* Extract to read
Andrew Neil's personal take on where the parties stand.
Every day of our special Conference coverage, Andrew will give his assessment of how things are going, followed by a discussion with two of our guests.
As he puts it: "you'll have an uninformed commentator, and then two informed ones!"
You can see them every lunchtime on BBC2, and each day's entry will be archived below.
"Never has such responsibility been placed on such young shoulders"
Conservatives, Day Three
Andrew sees the end-of-conference Tories as a party in good heart: united, with policies that people are taking notice of.
But with the Conservatives stuck in the low 30s in the polls, what does today's speech from Mr Cameron need to deliver?
Andrew considers how never in the history of the party has such responsibility been placed on such young shoulders.
He then looks back over the conference season with with Michael White of The Guardian and Matthew D'Ancona of The Spectator.
"They want us to think they're just like us"
Conservatives, Day Two
Nowadays, politicians on the left and the right are always telling us that it's where you're going that matters, not where you're from.
Yet in their speeches, they keep telling us where they themselves come from - and the narrative always involves a humble background.
For some, this involves being economical with the truth.

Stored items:
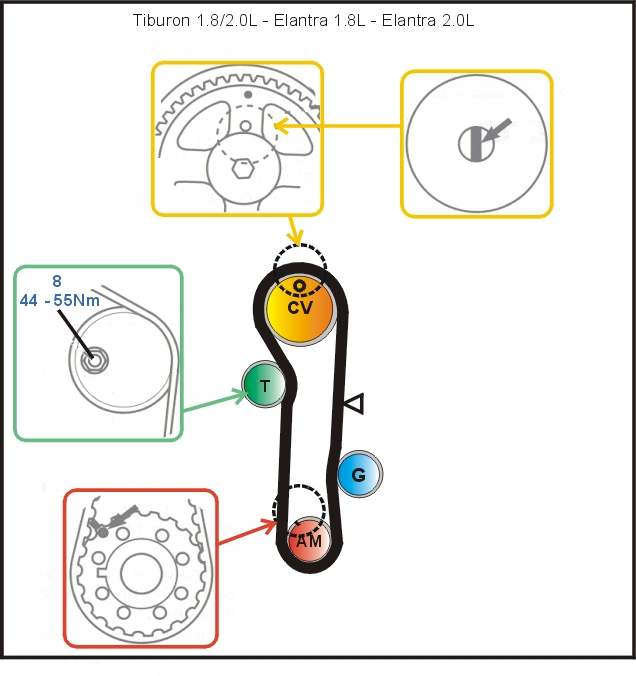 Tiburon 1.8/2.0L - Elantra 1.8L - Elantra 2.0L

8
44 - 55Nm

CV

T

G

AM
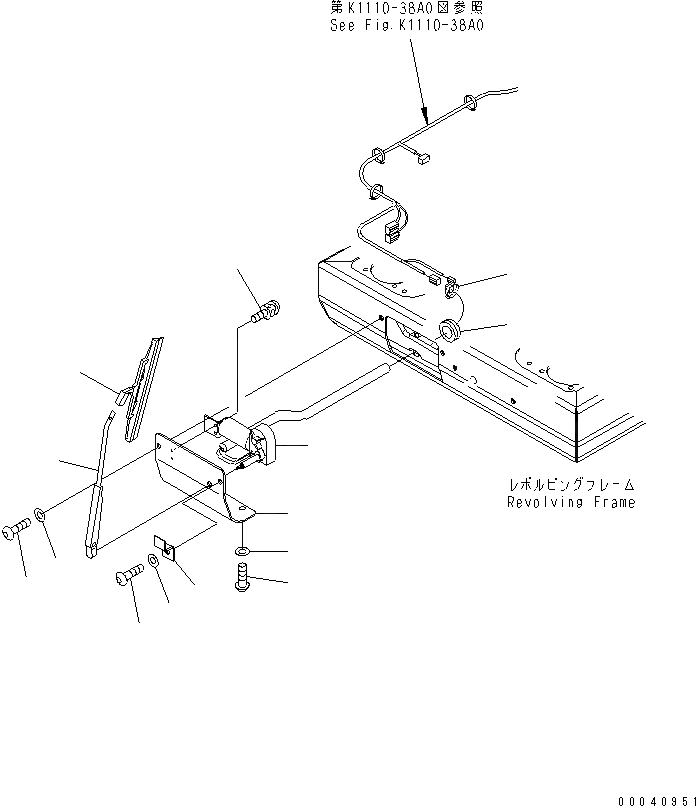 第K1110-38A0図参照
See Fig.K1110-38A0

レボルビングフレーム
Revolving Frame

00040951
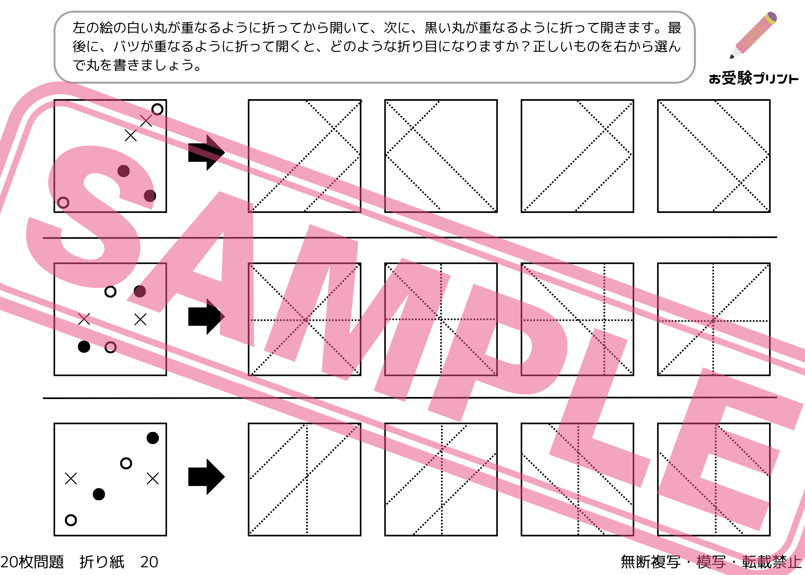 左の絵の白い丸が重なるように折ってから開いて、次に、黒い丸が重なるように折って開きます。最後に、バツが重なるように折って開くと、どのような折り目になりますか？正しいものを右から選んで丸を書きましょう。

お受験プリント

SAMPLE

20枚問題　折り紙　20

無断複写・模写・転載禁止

* * *

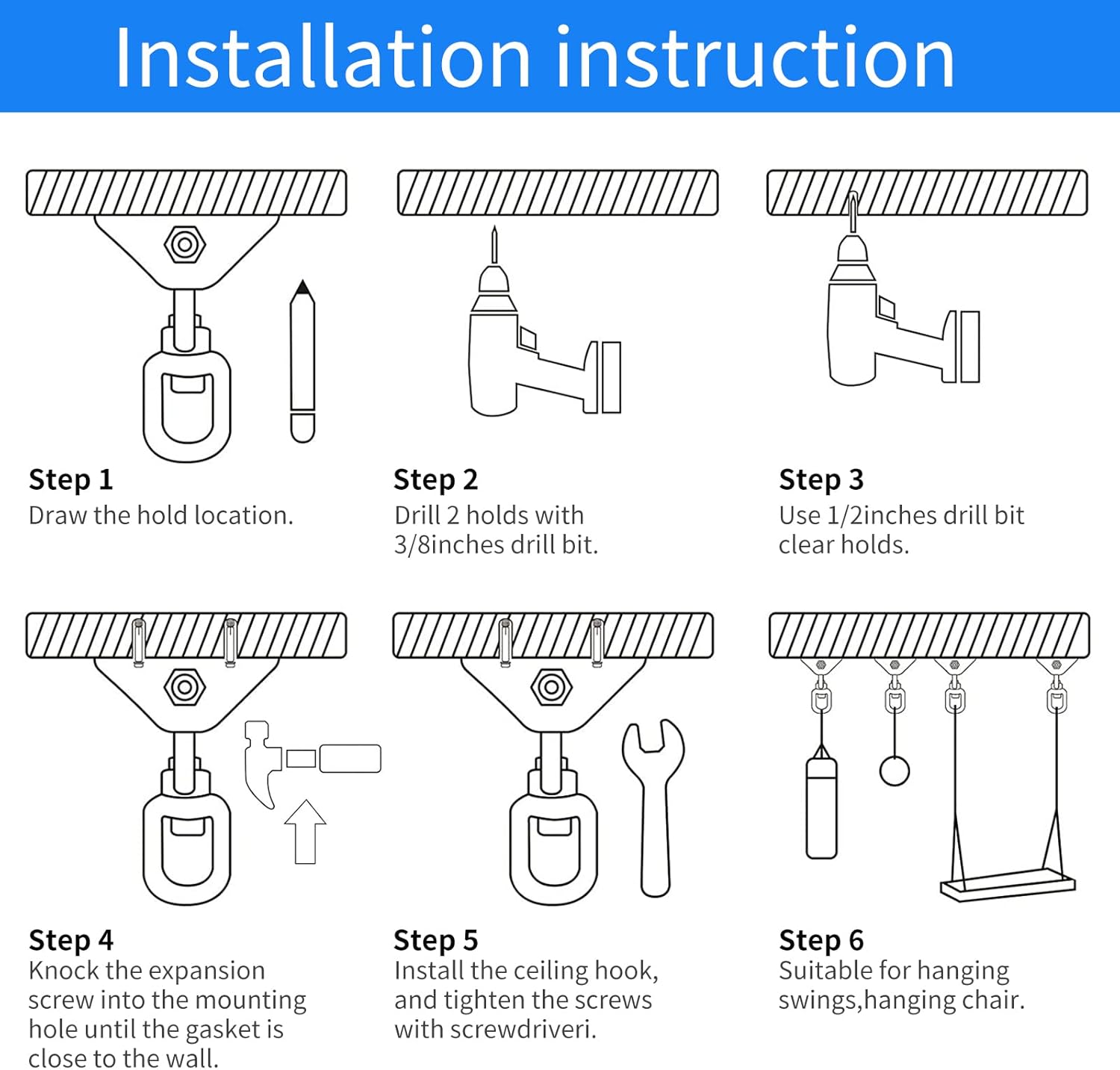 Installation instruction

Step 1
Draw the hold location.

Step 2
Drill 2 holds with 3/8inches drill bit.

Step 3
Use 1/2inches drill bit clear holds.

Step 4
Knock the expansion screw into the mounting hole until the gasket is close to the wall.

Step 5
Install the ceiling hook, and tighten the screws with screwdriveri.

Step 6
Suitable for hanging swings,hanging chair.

==

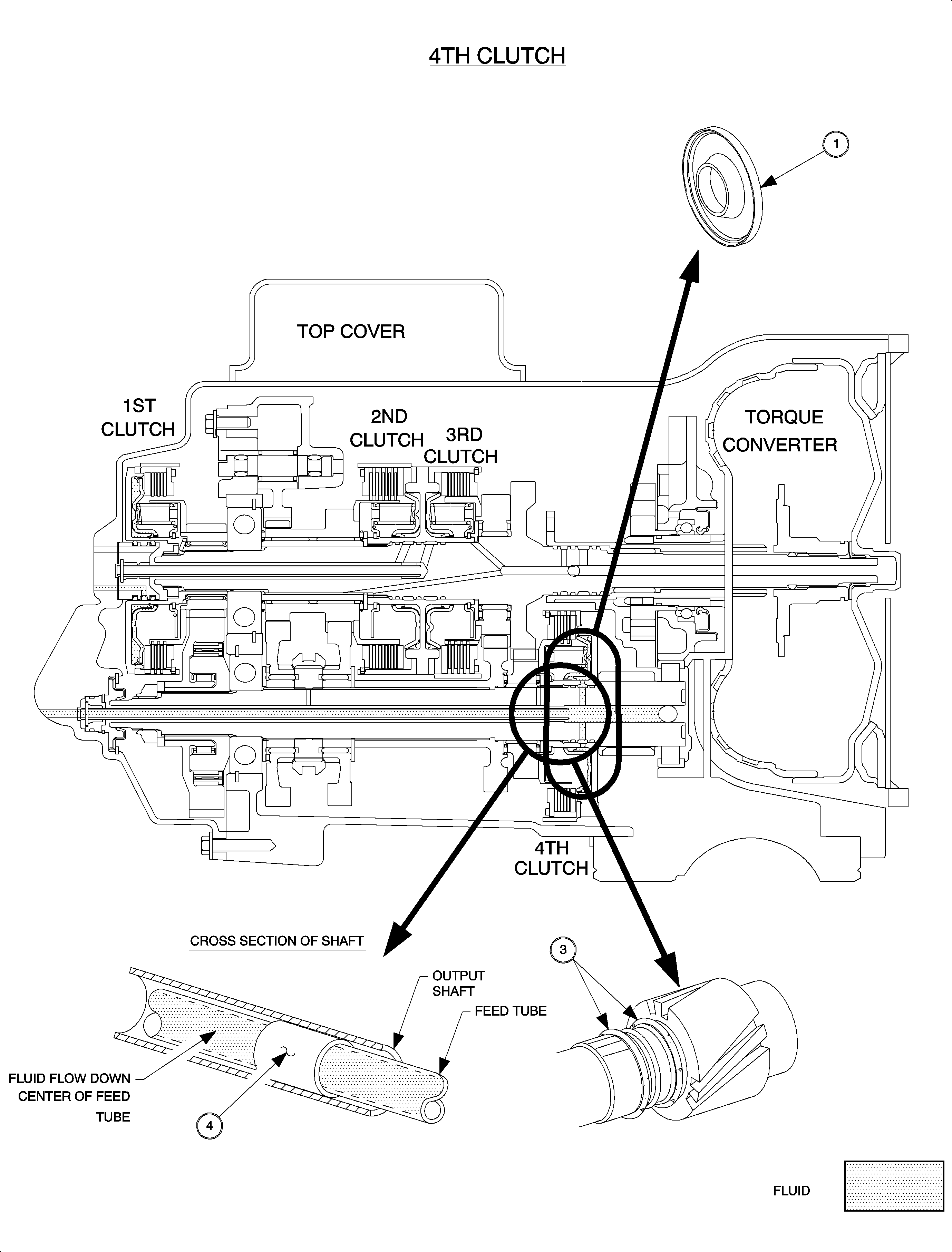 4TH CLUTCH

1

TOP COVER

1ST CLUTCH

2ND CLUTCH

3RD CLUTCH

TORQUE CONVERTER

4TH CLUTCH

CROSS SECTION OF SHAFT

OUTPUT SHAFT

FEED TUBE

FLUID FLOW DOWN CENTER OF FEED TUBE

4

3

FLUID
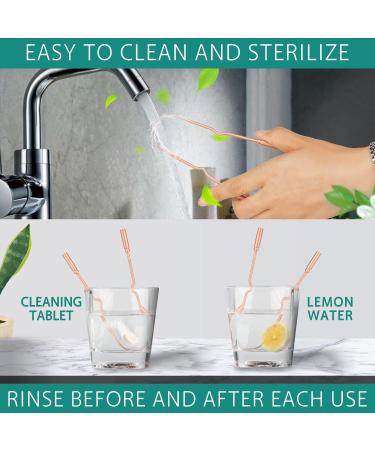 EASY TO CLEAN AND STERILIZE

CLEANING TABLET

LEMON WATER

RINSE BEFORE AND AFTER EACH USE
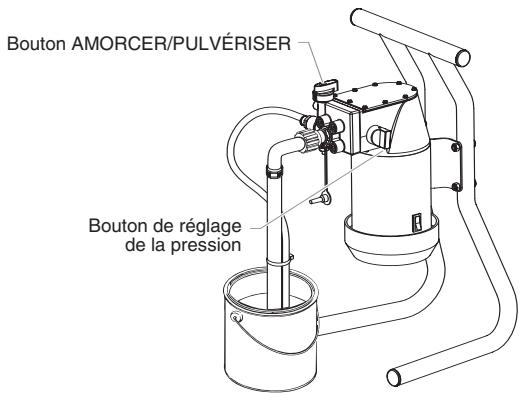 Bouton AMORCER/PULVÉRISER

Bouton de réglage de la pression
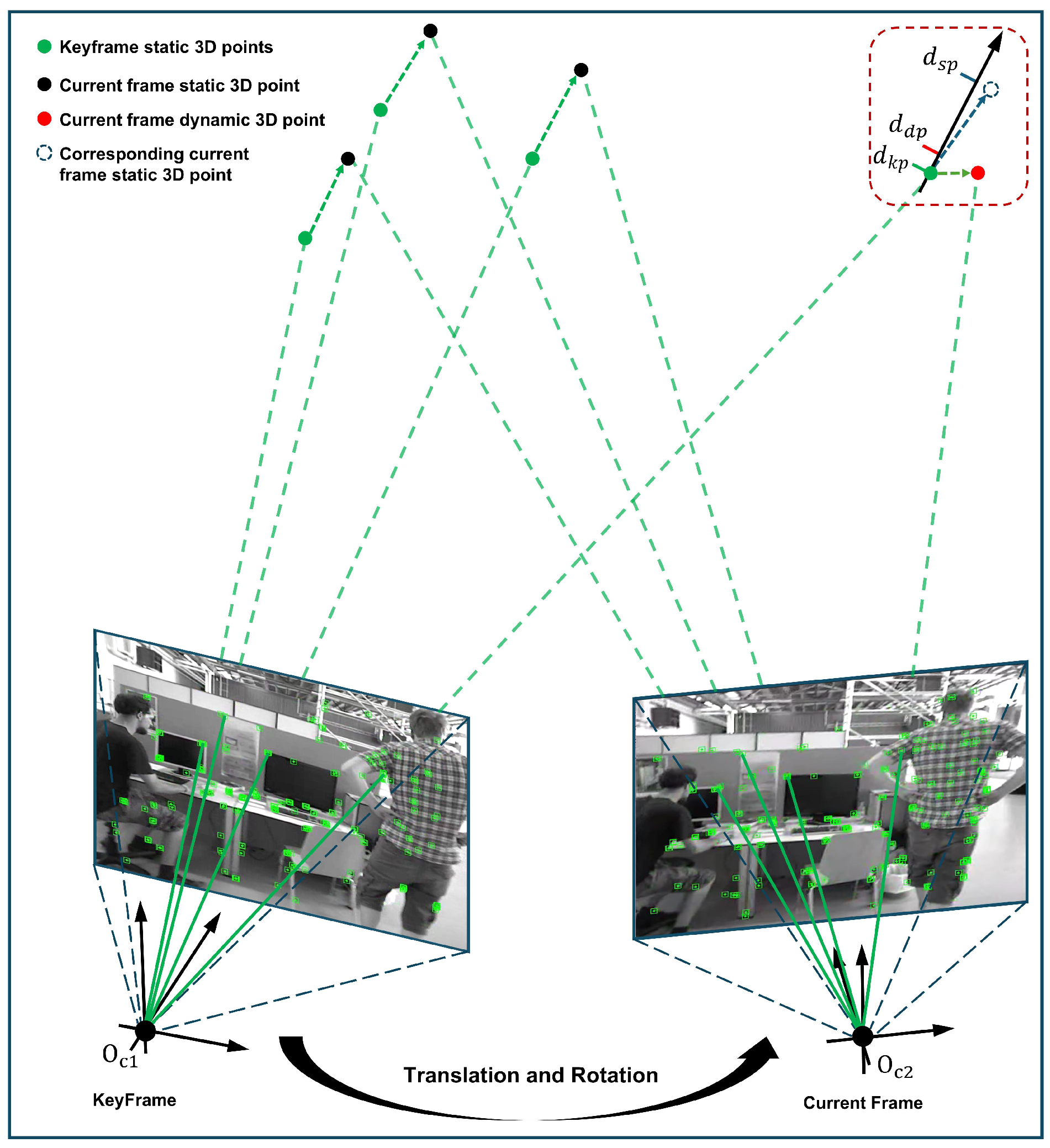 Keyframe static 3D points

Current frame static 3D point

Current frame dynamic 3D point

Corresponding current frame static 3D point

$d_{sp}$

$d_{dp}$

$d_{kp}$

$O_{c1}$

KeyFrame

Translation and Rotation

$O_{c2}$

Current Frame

* Try it
Turn the paragraph of the conference coverage page that begins "Andrew sees the end-of-conference Tories" into a short bulleted list that keeps its main facts.

* The completed task
Andrew's view of the Tories at the end of their conference:
- The party is in good heart.
- It is united.
- Its policies are getting people's attention.